しかしその表情に無くてはならないものがある。
それは“正当に縫製された服”であると言うこと。
言い換えればリアルであること。
マグリットやエッシャー(作家本人はお好きとか)のように
「あるやも知れぬ不思議さ」を醸し出すこと。

これは建築で言えば、ドアのない家。
塞がった銃口。
リビングもあれば、弾も込められる。

クローゼットの中で息づく服たちが心待ちにするのは
袖を、足を、首を通して世間様に大手を降って見せて歩ける
“服”という絶対的な存在の主張。
これがなければ裸で出歩くことになる。

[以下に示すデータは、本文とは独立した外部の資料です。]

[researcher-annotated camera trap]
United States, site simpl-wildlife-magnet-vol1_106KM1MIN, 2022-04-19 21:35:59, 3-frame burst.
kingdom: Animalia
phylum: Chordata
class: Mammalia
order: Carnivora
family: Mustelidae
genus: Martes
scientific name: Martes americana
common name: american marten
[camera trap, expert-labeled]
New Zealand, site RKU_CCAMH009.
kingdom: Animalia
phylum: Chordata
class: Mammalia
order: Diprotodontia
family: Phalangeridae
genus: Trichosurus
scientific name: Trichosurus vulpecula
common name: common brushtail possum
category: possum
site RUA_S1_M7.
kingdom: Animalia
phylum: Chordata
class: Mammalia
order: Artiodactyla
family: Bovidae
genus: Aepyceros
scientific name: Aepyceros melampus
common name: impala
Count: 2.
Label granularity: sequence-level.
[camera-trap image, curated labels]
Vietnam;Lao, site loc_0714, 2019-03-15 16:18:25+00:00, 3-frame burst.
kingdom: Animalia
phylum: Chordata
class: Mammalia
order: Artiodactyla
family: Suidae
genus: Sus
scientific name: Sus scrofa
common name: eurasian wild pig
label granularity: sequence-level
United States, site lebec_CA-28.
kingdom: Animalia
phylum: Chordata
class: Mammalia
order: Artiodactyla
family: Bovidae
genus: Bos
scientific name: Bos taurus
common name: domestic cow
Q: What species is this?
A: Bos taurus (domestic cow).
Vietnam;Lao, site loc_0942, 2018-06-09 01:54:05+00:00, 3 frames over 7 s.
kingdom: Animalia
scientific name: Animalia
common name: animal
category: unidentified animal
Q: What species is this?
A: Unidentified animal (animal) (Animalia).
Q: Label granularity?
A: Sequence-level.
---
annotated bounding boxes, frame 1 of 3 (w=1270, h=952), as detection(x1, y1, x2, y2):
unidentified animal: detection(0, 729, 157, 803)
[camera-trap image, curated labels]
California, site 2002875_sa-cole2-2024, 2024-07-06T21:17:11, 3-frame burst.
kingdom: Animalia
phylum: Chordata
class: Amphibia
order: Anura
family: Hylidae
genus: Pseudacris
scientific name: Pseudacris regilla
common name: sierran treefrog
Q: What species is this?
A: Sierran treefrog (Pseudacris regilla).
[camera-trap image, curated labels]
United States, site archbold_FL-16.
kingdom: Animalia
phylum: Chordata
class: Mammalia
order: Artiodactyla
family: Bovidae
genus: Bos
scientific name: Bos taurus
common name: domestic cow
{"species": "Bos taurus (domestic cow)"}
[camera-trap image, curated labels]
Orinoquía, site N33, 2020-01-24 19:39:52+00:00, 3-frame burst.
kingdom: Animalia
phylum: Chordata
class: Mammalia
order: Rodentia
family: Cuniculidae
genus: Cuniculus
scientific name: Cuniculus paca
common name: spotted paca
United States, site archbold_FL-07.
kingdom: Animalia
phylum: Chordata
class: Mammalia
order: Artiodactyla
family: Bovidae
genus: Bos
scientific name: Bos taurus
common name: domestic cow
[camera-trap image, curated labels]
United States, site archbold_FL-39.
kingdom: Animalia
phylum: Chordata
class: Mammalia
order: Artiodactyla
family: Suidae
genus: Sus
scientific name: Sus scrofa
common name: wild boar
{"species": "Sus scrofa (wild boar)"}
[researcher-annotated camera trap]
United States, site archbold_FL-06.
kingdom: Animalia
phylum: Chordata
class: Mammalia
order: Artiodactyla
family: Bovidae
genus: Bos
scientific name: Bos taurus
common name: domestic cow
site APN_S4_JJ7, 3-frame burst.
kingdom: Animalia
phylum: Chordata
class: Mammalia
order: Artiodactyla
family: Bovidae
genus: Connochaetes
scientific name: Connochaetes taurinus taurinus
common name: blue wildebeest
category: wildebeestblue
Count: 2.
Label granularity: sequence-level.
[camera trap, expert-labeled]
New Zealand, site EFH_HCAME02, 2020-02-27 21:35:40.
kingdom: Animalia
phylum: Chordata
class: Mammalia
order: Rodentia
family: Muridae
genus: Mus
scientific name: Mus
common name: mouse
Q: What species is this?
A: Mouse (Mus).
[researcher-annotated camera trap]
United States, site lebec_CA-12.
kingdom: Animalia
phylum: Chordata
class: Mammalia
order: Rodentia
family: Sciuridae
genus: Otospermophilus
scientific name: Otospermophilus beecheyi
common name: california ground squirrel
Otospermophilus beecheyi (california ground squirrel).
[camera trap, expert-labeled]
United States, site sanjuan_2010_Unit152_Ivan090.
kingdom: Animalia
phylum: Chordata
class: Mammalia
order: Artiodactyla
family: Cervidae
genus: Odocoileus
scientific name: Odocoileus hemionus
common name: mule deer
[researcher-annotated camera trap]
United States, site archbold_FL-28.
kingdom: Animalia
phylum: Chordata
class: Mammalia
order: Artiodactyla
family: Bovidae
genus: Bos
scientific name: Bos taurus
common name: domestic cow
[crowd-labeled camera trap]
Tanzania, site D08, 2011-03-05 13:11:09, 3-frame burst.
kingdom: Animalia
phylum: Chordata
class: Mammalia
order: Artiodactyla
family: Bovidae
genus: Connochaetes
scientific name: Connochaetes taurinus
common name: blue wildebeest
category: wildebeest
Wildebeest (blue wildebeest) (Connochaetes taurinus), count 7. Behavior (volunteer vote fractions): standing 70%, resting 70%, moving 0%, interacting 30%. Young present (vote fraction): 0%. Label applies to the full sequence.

それはマズい。

「用」を成して初めて服と言うのは“着られる”人がそこに居るから。
だから、これを「服」と呼ぶことは確かにはばかれる。
服を“服然”と作る人から見れば、失笑ものだろうが
石を投げる人が居ればこそ、途端にアートは色めきたち、断然おもしろくなる。

これは服への否定でも皮肉でも諧謔でもなく、
“服を構成する素材にまつわる諸々の事情”に過ぎない。
ただし、その事情たるや人に首を傾げさせ、当惑させ、
言葉を失わせる羽目にさせる。
ドアの影で、ほくそえんでいる作り手が見えるようだ。

着られないという“確証”と“自信”をもって制作された異装は
用を成さないものがいかに奇妙キテレツに変異するかを物語る。
私たちはここに足が通ろうと通るまいとおかまいなしに
イマジネーションを働かせてアタマの中で
勝手に立体化して構わないのだ。
「それぞれに特化した辻褄」を合わせてこそ形作られる
鉄や陶器にはできない芸当が、生地にはある。
まるで“着られない自分自身を謳歌する”かのごとく…。

これこそ「CLOTHOVER」か。